Pakistan’s Supreme Court will resume hearings on April 6 to decide whether Prime Minister Imran Khan and his allies’ move to dissolve parliament breached the country’s constitution.
A five-judge panel has been hearing arguments from Khan’s lawyers and the opposition since April 4.
Khan lost his parliamentary majority last week and had been facing a no-confidence vote brought forward by a united opposition that he was expected to lose on April 3.
But the deputy speaker of the National Assembly, Qasim Suri, a member of Khan’s Tehrik-e Insaf party, rejected the motion as unconstitutional and part of foreign conspiracy.
The ruling allowed Khan to get the presidency -- a largely ceremonial role -- to dissolve parliament and order an election, which must be held within 90 days.
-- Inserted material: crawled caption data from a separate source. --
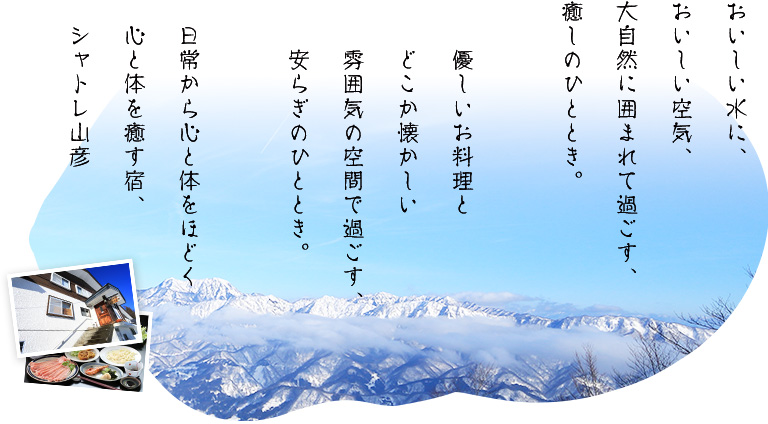 おいしい水に、おいしい空気、大自然に囲まれて過ごす、癒しのひととき。優しいお料理とどこか懐かしい雰囲気の空間で過ごす、安らぎのひととき。日常から心と体をほどく心と体を癒す宿、シャトレ山彦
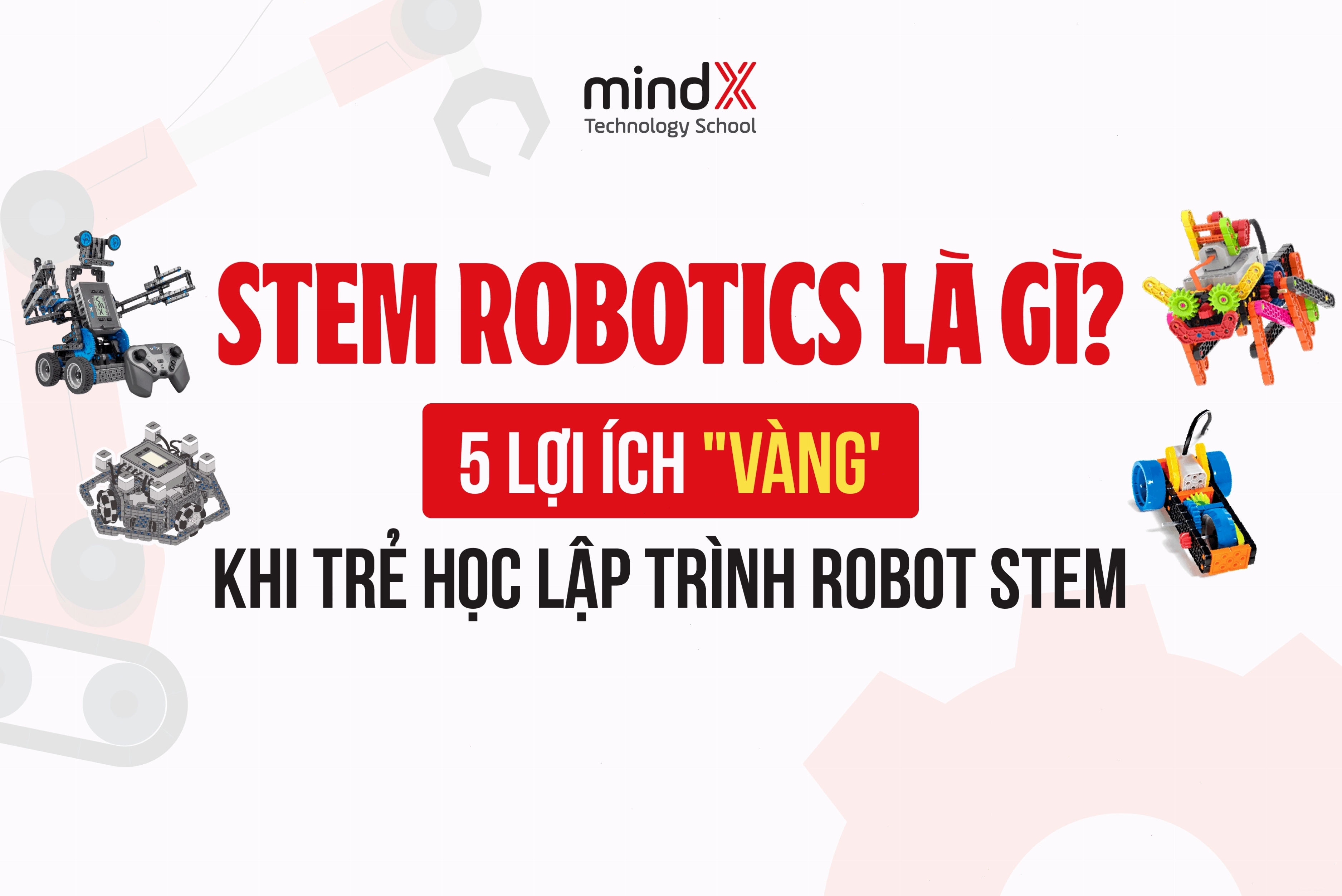 STEAM và trẻ em khám phá robot trong môi trường học tập sáng tạo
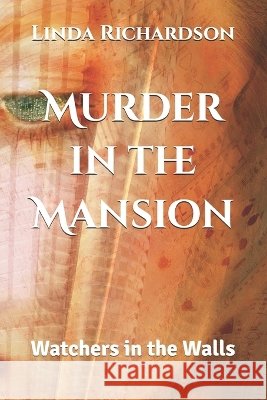 Murder in the Mansion: Watchers in the Walls Richardson, Linda M. 9798190093445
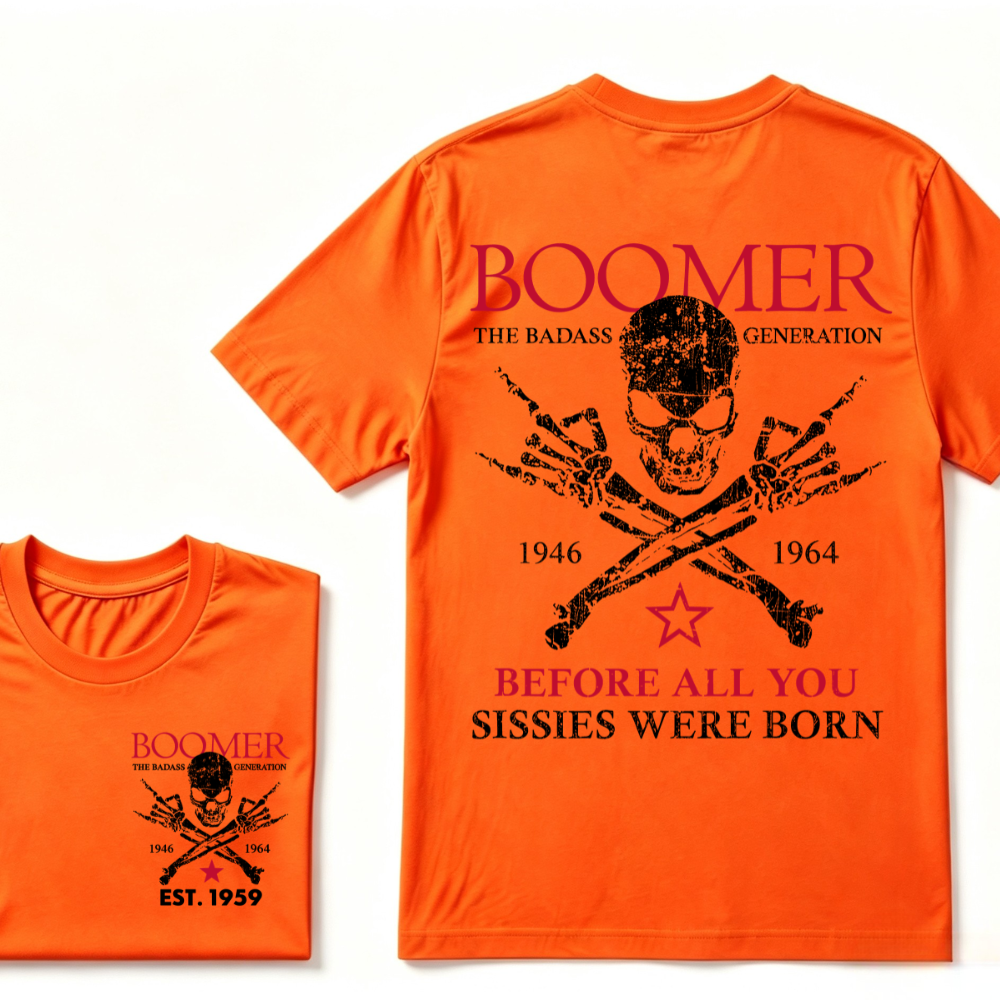 BOOMER The Badass Generation Before All You Sissies Were Born Custom EST.Year Apparel T-Shirt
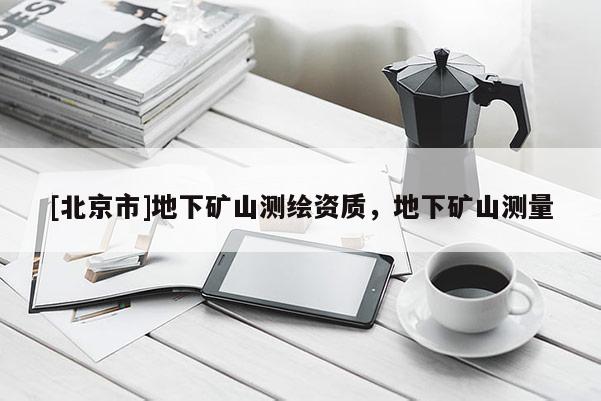 [北京市]地下礦山測繪資質，地下礦山測量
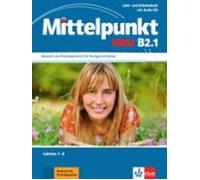 mittelpunkt neu b2.1 (libro del alumno + cuaderno de ejercicios)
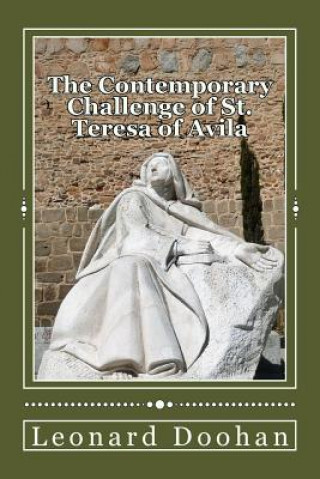 The Contemporary Challenge of St. Teresa of Avila: An Introduction to her life and teachings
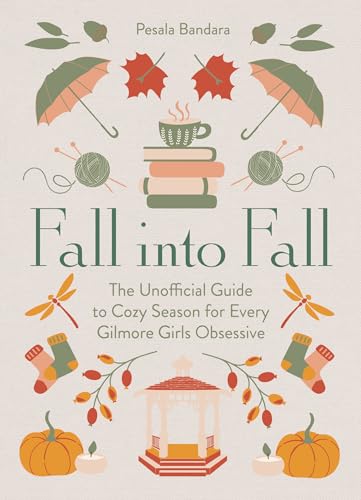 Fall Into Fall: the Unofficial Guide to Cozy Season for Every Gilmore Girls Obsessive by Pesala Bandara
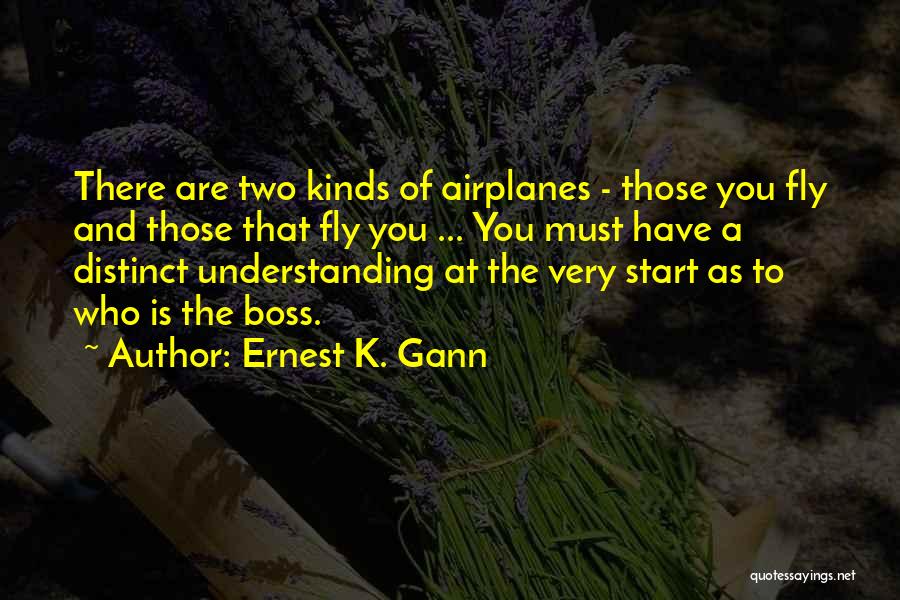 Ernest K. Gann Quotes: There Are Two Kinds Of Airplanes - Those You Fly And Those That Fly You ... You Must Have A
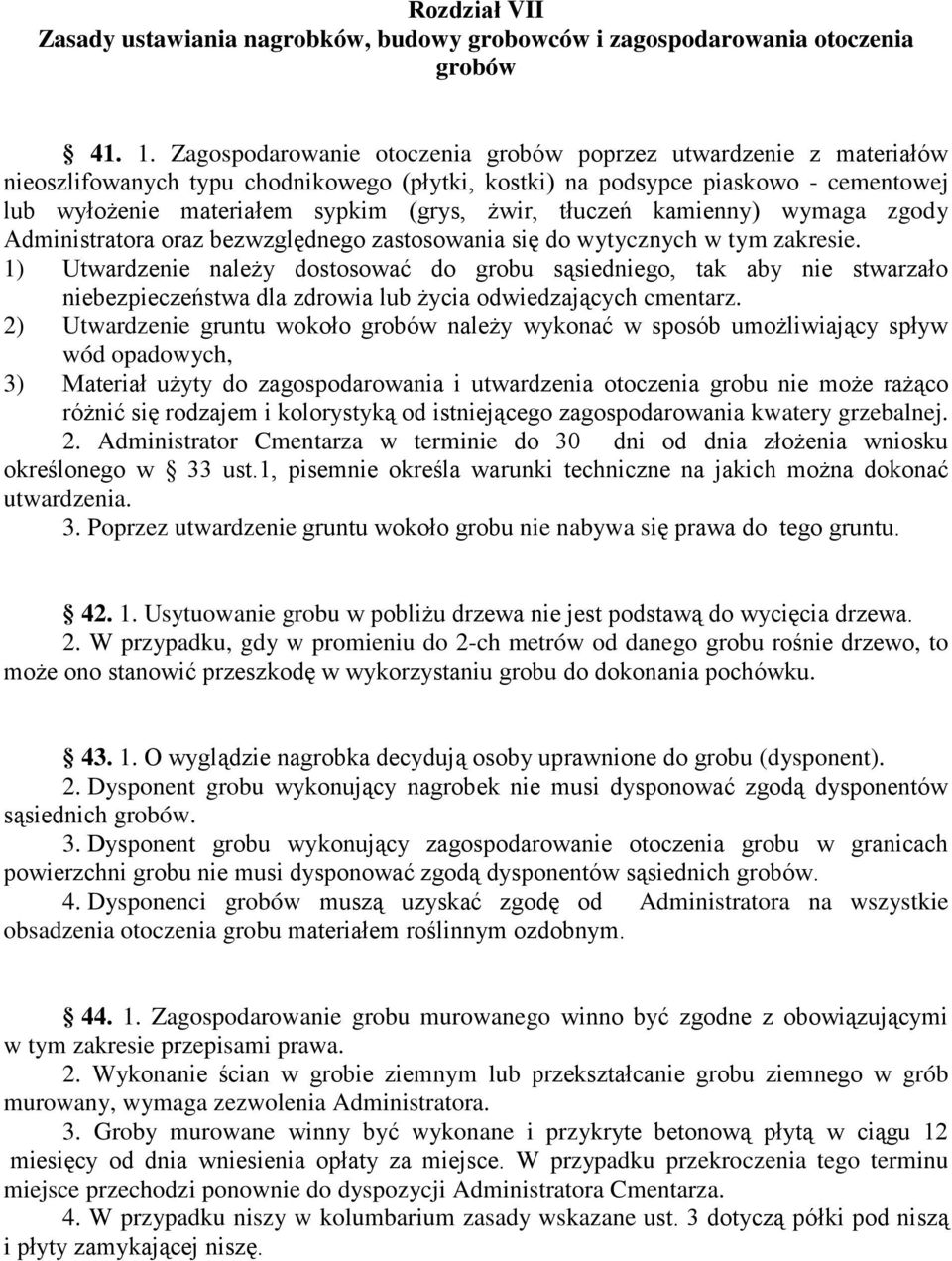 tłuczeń kamienny) wymaga zgody Administratora oraz bezwzględnego zastosowania się do wytycznych w tym zakresie.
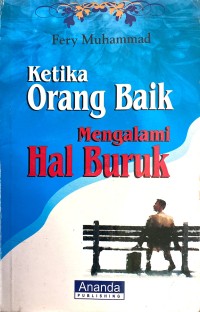 Image of Ketika Orang Baik Mengalami Hal Buruk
The opposition filed a petition with the Supreme Court to rule on whether the move to block the vote was constitutional.
The standoff has thrown the nuclear-armed country of 220 million people, which the military has ruled for extended periods since independence in 1947, into political turmoil.
Khan had claimed the no-confidence motion was an attack against him by the United States in retaliation for his close relations with Russia and China. But Washington has rejected that accusation.
The opposition accuses Khan of mismanaging the economy and foreign policy, and political analysts also say Khan has fallen out with Pakistan's powerful military, whose support is critical for any party to attain power.
Khan denies ever having the backing of the military, and the military also maintains that it has no involvement in the political process.